▶ [Your task] Look for the line containing "How far from the viewer" in the listing below. Retype that line and every subsequent line through the last one, and only those.

** BEGIN Records shown **

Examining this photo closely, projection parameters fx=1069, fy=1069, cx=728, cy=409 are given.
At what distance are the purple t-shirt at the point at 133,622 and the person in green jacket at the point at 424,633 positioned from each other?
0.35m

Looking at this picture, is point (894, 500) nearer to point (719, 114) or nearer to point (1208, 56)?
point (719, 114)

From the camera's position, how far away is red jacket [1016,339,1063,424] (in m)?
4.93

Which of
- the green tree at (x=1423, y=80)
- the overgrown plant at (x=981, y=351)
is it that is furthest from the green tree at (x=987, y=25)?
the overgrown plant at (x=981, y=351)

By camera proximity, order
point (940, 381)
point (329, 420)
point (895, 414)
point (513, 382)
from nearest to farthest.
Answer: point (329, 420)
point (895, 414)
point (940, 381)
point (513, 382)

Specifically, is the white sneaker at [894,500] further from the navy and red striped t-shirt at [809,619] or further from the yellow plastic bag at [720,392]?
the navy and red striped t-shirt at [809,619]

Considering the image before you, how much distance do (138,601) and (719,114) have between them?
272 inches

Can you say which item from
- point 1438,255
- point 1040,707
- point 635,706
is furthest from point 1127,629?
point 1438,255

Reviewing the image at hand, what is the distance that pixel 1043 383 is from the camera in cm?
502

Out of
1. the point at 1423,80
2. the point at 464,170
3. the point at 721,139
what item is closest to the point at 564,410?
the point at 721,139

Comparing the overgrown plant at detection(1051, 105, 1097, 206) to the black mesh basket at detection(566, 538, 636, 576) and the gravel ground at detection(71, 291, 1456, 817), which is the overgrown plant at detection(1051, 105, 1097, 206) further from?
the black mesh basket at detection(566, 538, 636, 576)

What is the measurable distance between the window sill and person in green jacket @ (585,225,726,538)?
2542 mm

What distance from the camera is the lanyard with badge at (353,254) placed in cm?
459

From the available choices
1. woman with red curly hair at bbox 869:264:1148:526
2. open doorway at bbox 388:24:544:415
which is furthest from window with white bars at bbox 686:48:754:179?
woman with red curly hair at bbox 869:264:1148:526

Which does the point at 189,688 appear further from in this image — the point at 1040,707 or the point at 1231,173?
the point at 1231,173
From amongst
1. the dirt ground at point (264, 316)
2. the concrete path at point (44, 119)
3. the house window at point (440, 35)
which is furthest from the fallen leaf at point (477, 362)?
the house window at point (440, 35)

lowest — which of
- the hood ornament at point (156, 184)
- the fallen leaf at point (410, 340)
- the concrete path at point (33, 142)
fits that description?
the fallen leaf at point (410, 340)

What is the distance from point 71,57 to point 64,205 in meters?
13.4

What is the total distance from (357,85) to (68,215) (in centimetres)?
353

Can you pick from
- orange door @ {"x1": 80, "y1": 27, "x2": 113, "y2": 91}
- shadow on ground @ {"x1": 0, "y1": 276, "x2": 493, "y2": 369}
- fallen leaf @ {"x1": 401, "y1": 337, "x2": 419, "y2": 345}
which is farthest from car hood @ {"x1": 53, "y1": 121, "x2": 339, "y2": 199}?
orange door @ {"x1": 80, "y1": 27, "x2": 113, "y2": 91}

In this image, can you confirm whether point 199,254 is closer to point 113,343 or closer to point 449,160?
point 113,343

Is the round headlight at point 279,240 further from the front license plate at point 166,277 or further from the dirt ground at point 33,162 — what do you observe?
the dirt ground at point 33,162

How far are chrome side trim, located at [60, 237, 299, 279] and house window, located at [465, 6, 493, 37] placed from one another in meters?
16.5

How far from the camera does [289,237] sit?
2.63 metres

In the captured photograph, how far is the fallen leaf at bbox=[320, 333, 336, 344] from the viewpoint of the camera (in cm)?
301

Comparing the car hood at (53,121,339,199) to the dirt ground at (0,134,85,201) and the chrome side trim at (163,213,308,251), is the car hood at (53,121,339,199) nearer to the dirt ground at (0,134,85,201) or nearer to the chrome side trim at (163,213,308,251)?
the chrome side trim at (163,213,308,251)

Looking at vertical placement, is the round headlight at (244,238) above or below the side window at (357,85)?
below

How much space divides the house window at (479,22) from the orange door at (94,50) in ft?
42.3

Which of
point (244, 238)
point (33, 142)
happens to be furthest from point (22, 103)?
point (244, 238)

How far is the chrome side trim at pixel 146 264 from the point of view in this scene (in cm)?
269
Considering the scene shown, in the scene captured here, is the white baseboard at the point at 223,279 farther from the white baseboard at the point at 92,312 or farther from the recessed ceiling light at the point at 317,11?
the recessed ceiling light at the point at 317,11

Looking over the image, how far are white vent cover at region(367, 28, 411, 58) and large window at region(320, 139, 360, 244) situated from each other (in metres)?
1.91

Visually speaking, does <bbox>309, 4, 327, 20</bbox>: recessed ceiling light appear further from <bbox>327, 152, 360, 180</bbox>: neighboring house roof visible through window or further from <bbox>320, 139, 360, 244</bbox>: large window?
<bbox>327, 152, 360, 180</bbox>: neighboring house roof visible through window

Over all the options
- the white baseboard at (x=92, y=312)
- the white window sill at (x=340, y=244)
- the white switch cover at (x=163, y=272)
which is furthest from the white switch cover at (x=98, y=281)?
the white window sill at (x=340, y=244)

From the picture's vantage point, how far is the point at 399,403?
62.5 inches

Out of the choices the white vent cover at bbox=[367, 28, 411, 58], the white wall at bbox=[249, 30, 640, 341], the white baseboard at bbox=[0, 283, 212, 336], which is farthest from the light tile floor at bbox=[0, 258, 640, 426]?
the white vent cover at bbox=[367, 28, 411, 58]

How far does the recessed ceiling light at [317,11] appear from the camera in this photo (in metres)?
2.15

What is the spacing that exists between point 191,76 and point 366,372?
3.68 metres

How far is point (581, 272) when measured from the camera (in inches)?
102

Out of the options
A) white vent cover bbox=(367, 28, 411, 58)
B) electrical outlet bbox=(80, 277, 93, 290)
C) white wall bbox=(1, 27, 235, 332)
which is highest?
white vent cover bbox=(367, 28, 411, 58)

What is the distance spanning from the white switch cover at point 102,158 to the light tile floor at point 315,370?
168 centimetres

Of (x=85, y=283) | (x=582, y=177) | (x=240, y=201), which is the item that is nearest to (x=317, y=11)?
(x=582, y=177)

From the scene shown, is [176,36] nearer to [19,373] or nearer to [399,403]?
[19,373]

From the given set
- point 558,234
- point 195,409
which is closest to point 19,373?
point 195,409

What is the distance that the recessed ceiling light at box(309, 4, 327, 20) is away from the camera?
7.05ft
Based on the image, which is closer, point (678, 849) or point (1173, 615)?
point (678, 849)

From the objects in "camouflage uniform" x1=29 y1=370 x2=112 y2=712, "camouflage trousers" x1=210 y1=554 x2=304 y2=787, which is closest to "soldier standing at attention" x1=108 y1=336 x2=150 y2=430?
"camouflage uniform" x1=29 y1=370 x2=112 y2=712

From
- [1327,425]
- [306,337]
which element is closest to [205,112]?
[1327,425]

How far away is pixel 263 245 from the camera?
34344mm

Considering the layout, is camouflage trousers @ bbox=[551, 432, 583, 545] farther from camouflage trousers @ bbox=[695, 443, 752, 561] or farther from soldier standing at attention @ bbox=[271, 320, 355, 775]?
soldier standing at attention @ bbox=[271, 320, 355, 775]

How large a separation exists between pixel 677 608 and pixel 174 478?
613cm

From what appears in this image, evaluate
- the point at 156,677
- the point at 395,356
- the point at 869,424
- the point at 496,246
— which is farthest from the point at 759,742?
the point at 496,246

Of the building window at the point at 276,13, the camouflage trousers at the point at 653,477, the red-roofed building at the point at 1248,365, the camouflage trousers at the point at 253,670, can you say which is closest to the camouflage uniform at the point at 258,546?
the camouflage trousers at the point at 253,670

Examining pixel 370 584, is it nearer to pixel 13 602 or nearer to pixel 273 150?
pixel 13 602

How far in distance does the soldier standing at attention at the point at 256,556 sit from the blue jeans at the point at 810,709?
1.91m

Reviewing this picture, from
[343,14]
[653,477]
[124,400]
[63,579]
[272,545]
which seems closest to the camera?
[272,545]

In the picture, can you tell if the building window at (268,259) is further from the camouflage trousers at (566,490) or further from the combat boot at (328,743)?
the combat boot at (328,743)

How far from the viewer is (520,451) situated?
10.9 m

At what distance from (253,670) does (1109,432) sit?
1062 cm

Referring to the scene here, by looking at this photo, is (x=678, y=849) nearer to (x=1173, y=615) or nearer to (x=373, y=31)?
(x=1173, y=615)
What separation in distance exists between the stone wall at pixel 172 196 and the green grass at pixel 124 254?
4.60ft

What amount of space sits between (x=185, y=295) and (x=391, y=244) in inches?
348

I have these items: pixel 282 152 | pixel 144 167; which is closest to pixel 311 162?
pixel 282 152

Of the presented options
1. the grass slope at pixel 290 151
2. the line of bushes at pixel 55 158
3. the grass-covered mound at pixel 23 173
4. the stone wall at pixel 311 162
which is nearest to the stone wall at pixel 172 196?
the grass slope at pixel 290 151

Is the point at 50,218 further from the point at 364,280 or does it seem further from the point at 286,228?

** END Records shown **

▶ [Response to the task]
How far from the viewer is (520,451) situated?
10.9 m

At what distance from (253,670) does (1109,432) sit?
1062 cm

Referring to the scene here, by looking at this photo, is (x=678, y=849) nearer to (x=1173, y=615) or nearer to (x=373, y=31)?
(x=1173, y=615)
What separation in distance exists between the stone wall at pixel 172 196 and the green grass at pixel 124 254?
4.60ft

What amount of space sits between (x=185, y=295) and (x=391, y=244) in inches?
348

I have these items: pixel 282 152 | pixel 144 167; which is closest to pixel 311 162?
pixel 282 152

Of the presented options
1. the grass slope at pixel 290 151
2. the line of bushes at pixel 55 158
3. the grass-covered mound at pixel 23 173
4. the stone wall at pixel 311 162
which is nearest to the stone wall at pixel 172 196?
the grass slope at pixel 290 151

Is the point at 50,218 further from the point at 364,280 or does it seem further from the point at 286,228?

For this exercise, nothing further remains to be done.